In a near 60min press interview Wednesday night on the islands national TV station. Prime Minister Mia Amor Mottley answered some of the publics pressing questions on her governments' response to the global Pandemic Covid-19.


When asked why her government had not taken similar actions as its international counterparts in the instituting of a travel ban on countries with reported cases of the Covid-19 virus, the Prime Minister responded;


“The science is very clear with respect to the fact that the majority of people who in fact may get this virus are in fact only going to get it mildly, eight (8) out of every ten (10) people. There are two distinct vulnerable groups and our duty has been this far to ensure that we can minimise the exposure of those two groups, to make sure that we build up capacity in the event that we are ready when it gets here.”

“But we also have to be conscious that is a small island of 166 square miles almost everything that we use everything that we do has an international component and therefore the question for us has always been will more people be affected negatively in a major way from closing the borders than from screening properly ahead of time, making sure that we do the temperature checks for people coming into Barbados, making sure that we are now adding to that more declarations; with the various airlines to do more pre-screening, but we are also conscious that in any event they are decisions people will make on their own, we believe we have to follow the science.”


The Prime Minister also further explained that some of Barbados counterparts who took such decisions were countries who had all the technological infrastructure in place and are able to self-sustain. She went on to explain that if a decision were to be made in the closing of the countries border that decision wouldn't be made by her government alone but through consultation with all stake-holders.
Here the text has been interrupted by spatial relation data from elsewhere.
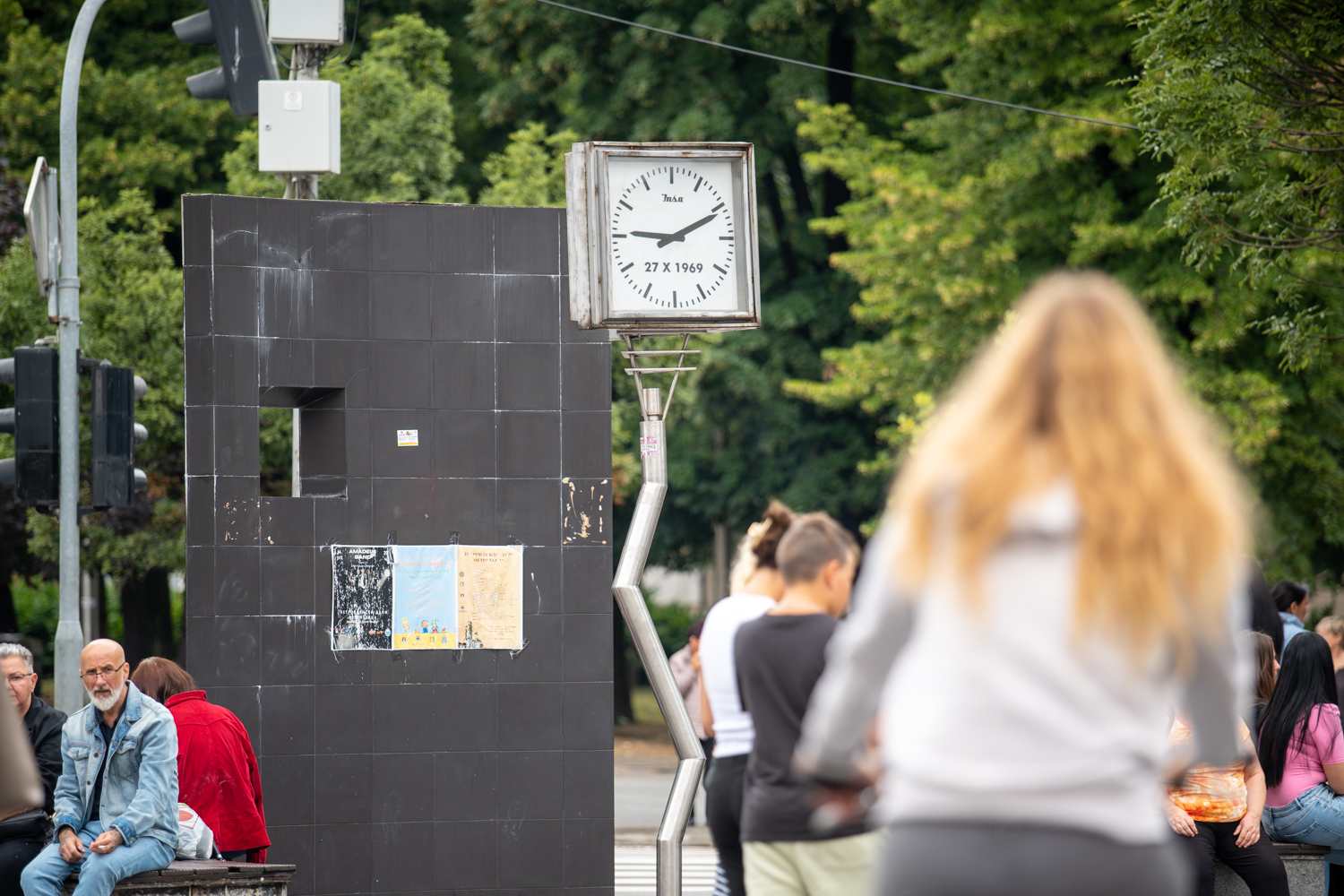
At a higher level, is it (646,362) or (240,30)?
(240,30)

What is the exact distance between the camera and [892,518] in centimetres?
255

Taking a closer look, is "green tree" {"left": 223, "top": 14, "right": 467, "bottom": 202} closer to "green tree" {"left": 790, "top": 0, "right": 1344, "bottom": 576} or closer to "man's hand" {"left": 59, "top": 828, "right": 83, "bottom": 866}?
"green tree" {"left": 790, "top": 0, "right": 1344, "bottom": 576}

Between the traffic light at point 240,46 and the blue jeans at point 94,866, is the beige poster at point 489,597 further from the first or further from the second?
the traffic light at point 240,46

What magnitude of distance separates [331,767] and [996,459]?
794 centimetres

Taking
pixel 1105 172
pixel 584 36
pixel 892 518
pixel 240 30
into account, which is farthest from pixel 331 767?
pixel 584 36

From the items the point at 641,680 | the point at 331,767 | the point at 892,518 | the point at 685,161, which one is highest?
the point at 685,161

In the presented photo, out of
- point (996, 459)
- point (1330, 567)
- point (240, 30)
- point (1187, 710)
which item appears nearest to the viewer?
point (996, 459)

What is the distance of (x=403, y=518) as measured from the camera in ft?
32.6

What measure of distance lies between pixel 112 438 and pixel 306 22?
11.7ft

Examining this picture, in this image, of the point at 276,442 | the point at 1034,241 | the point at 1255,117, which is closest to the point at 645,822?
the point at 276,442

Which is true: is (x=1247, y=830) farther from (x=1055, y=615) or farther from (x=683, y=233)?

PM Mottley also revealed that whilst during the past six weeks the country didn't implement a ban guidlines were set;


"we said that if you were coming from China, if you were coming from Italy, if you were coming from South Korea, if your coming from Iran, that if you did, in fact, come to Barbados, you would have to be quarantined. Because the flights from the UK have so many more people and because Barbados is so much more dependent on the UK. The taxi drivers, the hotel workers if people working in laundry, that people working in restaurants think of how many tens of thousands of people in this country are going to be affected once the borders closed."